Work required –
Starting with the line that contains "What is the length" and going on through the line that contains "24.8 meters", give the lines again with "stone pedestal" renamed to "stone base" and everything else unchanged.

Given records –
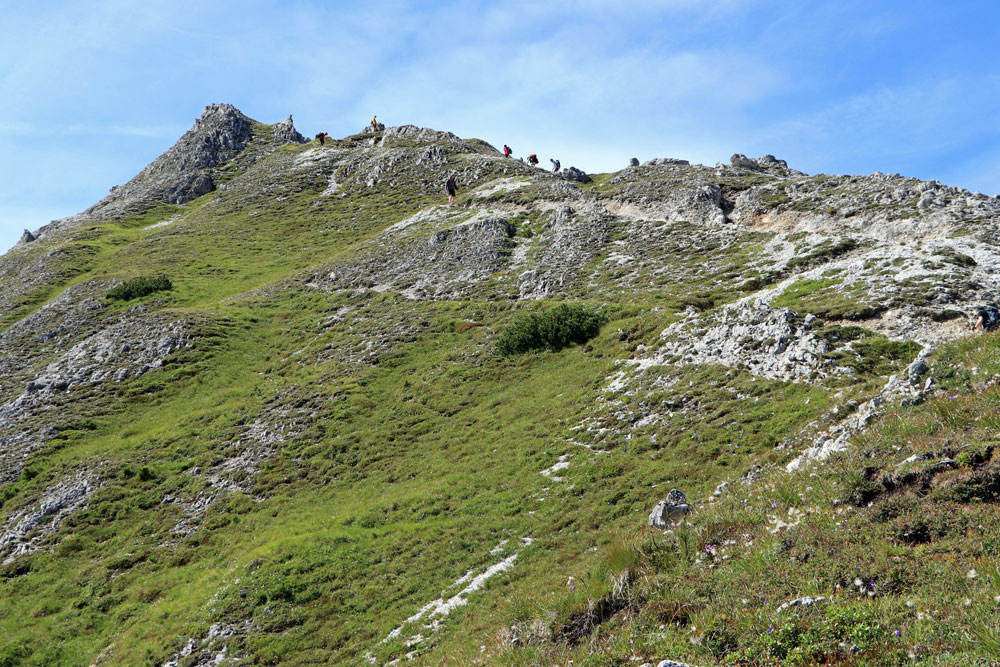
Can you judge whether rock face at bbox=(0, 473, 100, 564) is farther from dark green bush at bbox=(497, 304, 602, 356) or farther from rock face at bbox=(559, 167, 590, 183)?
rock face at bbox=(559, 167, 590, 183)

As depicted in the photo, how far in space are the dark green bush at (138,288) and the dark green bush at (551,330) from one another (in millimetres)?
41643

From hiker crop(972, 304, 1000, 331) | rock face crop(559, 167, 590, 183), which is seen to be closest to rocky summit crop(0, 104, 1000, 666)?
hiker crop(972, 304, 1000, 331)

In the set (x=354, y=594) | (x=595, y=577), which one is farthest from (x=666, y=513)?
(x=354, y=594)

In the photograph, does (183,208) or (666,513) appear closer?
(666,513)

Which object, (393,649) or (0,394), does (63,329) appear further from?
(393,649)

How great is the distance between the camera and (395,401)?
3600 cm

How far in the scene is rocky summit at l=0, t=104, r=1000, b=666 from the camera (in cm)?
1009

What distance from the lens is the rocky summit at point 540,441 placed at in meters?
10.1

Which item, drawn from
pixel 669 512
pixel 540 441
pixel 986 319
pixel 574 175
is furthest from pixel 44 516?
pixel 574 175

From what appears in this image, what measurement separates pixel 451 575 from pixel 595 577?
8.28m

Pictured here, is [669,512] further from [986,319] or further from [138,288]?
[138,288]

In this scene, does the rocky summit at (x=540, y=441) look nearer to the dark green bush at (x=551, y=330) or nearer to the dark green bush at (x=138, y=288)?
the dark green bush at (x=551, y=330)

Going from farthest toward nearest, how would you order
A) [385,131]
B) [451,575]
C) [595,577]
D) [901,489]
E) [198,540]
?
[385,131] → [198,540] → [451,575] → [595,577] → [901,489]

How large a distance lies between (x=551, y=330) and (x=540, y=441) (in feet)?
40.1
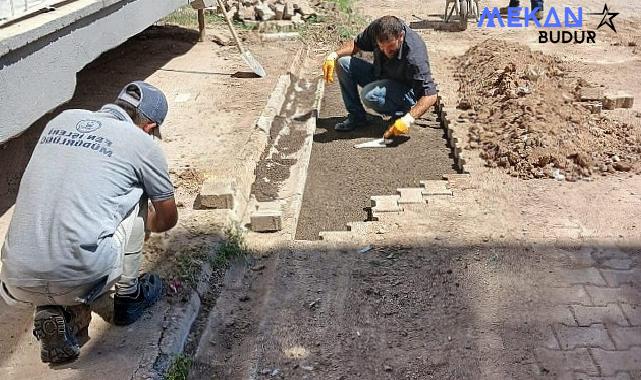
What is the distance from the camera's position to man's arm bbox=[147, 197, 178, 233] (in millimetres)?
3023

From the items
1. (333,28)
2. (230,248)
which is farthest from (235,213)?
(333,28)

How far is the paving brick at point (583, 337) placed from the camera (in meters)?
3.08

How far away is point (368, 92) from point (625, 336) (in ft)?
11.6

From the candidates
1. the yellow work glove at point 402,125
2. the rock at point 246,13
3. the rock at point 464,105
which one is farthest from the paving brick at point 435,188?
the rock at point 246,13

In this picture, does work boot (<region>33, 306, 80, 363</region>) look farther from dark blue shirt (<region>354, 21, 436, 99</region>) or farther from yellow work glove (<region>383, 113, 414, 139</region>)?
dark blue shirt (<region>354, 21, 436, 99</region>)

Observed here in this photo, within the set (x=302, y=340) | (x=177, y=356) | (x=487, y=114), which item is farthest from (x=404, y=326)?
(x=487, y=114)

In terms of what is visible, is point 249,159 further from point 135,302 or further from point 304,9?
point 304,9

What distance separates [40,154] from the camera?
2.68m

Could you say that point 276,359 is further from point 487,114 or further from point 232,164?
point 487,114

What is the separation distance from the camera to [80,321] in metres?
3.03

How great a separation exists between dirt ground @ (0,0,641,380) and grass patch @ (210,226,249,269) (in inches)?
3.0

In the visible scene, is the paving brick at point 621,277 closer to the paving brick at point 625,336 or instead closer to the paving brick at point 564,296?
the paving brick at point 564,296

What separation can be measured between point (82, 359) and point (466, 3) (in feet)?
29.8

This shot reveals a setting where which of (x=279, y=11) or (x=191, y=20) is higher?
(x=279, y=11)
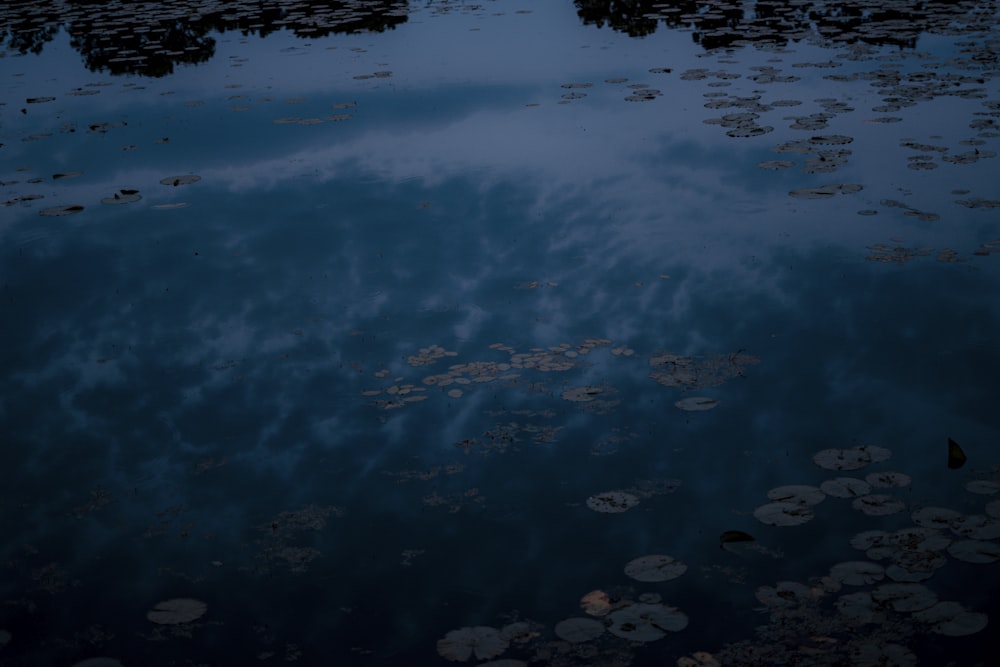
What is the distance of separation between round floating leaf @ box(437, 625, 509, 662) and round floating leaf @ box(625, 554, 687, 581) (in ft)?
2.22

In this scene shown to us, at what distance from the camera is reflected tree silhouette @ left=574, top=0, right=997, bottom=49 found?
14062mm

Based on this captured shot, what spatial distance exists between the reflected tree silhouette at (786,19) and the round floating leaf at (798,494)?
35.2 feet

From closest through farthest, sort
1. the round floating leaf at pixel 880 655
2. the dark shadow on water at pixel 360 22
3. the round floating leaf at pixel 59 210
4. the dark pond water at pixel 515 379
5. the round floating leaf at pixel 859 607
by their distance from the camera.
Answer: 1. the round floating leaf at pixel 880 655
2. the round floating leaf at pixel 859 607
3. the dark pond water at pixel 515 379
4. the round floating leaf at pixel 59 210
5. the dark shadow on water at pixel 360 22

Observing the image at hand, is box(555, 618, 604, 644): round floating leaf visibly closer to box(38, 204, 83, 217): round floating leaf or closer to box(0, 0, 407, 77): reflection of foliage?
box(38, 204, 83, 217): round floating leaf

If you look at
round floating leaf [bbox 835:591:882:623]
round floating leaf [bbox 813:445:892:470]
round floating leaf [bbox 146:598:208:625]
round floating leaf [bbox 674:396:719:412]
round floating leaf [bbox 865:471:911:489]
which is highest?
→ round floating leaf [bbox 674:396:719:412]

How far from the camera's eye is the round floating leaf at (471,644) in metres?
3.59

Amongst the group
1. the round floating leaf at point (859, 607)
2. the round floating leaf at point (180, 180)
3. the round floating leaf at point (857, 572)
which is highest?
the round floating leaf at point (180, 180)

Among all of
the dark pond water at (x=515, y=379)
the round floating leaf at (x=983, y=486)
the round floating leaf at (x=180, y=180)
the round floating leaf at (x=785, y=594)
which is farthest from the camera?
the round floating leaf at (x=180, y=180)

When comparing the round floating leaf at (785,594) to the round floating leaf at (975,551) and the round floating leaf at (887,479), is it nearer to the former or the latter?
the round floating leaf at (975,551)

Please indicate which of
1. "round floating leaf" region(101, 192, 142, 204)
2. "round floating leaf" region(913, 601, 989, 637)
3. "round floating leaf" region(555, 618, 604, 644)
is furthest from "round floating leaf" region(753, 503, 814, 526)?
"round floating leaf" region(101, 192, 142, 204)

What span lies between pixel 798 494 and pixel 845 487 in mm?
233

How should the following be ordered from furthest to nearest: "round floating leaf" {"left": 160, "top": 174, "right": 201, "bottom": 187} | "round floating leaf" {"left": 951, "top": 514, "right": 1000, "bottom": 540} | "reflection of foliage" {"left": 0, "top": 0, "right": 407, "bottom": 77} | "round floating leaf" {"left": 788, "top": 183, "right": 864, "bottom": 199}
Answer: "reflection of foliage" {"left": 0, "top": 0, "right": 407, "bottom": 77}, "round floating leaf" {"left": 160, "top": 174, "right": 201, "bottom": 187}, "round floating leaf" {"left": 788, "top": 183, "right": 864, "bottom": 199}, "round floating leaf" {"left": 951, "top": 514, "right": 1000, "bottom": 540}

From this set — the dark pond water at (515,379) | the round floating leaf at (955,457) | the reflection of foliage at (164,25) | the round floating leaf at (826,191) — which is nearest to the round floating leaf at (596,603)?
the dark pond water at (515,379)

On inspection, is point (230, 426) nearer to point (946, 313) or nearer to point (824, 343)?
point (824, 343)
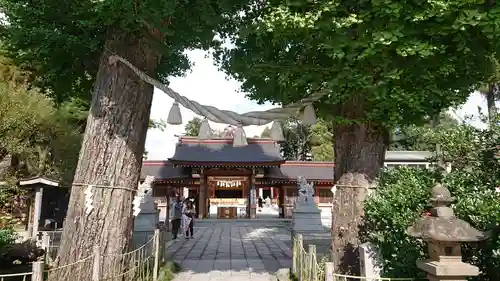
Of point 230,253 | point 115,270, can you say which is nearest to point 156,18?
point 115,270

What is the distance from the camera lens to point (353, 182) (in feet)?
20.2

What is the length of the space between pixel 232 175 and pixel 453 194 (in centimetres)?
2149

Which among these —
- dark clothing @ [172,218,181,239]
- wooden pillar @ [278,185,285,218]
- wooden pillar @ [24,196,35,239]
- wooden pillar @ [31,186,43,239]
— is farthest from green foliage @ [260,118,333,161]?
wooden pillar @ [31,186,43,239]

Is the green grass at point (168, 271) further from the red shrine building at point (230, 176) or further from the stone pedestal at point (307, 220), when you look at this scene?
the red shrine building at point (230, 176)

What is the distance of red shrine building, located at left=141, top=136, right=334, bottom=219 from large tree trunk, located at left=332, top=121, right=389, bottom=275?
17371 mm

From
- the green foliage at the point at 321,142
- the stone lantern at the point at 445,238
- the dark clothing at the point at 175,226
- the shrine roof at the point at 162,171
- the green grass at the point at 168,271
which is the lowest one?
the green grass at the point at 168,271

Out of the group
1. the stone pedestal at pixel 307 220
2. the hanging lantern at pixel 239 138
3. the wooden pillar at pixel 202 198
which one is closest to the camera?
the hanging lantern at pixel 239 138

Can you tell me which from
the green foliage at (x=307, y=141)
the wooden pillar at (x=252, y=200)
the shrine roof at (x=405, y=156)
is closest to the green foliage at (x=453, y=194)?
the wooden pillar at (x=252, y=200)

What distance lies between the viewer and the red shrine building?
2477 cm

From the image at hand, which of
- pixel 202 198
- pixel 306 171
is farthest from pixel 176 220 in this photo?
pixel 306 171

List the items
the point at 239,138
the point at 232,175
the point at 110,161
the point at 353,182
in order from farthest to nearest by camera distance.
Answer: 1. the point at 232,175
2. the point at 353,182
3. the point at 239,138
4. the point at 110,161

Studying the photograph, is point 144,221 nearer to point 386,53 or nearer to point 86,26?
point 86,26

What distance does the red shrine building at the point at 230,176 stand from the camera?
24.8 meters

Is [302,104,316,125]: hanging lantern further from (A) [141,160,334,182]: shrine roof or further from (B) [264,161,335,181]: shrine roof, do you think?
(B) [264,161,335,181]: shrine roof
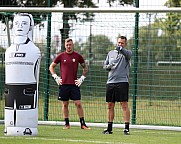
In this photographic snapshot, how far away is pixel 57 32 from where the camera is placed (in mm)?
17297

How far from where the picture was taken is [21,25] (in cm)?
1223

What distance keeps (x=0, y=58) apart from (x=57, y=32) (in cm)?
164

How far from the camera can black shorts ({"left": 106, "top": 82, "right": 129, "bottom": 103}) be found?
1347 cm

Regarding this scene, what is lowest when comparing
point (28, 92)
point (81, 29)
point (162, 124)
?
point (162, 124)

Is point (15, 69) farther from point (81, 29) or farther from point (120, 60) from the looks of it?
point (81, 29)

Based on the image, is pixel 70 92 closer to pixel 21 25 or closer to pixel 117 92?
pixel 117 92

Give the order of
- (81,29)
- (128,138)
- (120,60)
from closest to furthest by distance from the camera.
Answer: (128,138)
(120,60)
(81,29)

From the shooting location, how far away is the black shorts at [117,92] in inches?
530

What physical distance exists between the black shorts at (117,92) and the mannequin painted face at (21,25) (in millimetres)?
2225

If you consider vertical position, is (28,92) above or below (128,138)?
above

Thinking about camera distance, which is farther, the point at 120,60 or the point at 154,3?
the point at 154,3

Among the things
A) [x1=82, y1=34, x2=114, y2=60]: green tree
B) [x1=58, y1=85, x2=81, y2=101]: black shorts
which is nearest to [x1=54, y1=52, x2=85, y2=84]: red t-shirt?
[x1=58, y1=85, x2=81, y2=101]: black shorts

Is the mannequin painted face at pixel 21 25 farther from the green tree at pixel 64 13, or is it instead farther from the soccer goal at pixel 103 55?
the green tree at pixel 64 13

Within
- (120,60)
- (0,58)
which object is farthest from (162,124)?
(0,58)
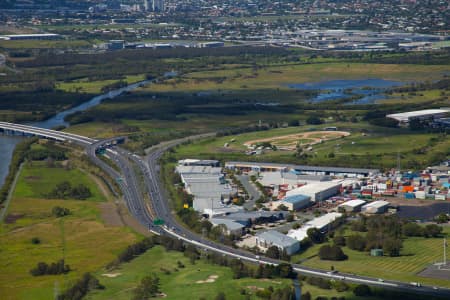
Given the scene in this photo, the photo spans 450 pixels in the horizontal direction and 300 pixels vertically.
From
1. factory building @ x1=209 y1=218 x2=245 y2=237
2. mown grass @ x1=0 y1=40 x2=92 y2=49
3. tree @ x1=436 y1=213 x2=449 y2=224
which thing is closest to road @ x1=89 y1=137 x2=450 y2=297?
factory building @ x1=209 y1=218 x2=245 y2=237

The completed task –
What is the length of the space between pixel 232 175 and pixel 453 194 (in centimetres)?
2149

Which among these —
- dark clothing @ [172,218,181,239]
- wooden pillar @ [278,185,285,218]
- wooden pillar @ [24,196,35,239]
- wooden pillar @ [31,186,43,239]
— is farthest from green foliage @ [260,118,333,161]?
wooden pillar @ [31,186,43,239]

Is the green grass at point (168, 271) further from the red shrine building at point (230, 176) or further from the stone base at point (307, 220), when you look at this scene?
the red shrine building at point (230, 176)

What is the distance of red shrine building, located at left=141, top=136, right=334, bottom=219 from large tree trunk, located at left=332, top=121, right=389, bottom=275?
17371 mm

From
- the green foliage at the point at 321,142
- the stone lantern at the point at 445,238
- the dark clothing at the point at 175,226
- the shrine roof at the point at 162,171
- the green grass at the point at 168,271
which is the lowest one?
the green grass at the point at 168,271

Out of the group
1. the stone base at pixel 307 220
2. the hanging lantern at pixel 239 138
3. the wooden pillar at pixel 202 198
which one is closest to the camera?
the hanging lantern at pixel 239 138

Can you tell me which from
the green foliage at (x=307, y=141)
the wooden pillar at (x=252, y=200)
the shrine roof at (x=405, y=156)
is closest to the green foliage at (x=453, y=194)?
the wooden pillar at (x=252, y=200)

What distance lies between the viewer and the red shrine building?
2477 cm

From the image at hand, which of
- pixel 202 198
- pixel 306 171
is farthest from pixel 176 220 in this photo?
pixel 306 171

List the items
the point at 239,138
the point at 232,175
the point at 110,161
the point at 353,182
in order from farthest to nearest by camera distance.
Answer: 1. the point at 232,175
2. the point at 353,182
3. the point at 239,138
4. the point at 110,161

Studying the photograph, is point 144,221 nearer to point 386,53 or nearer to point 86,26?
point 86,26

What distance does the red shrine building at the point at 230,176 stand from the camera?
24.8 meters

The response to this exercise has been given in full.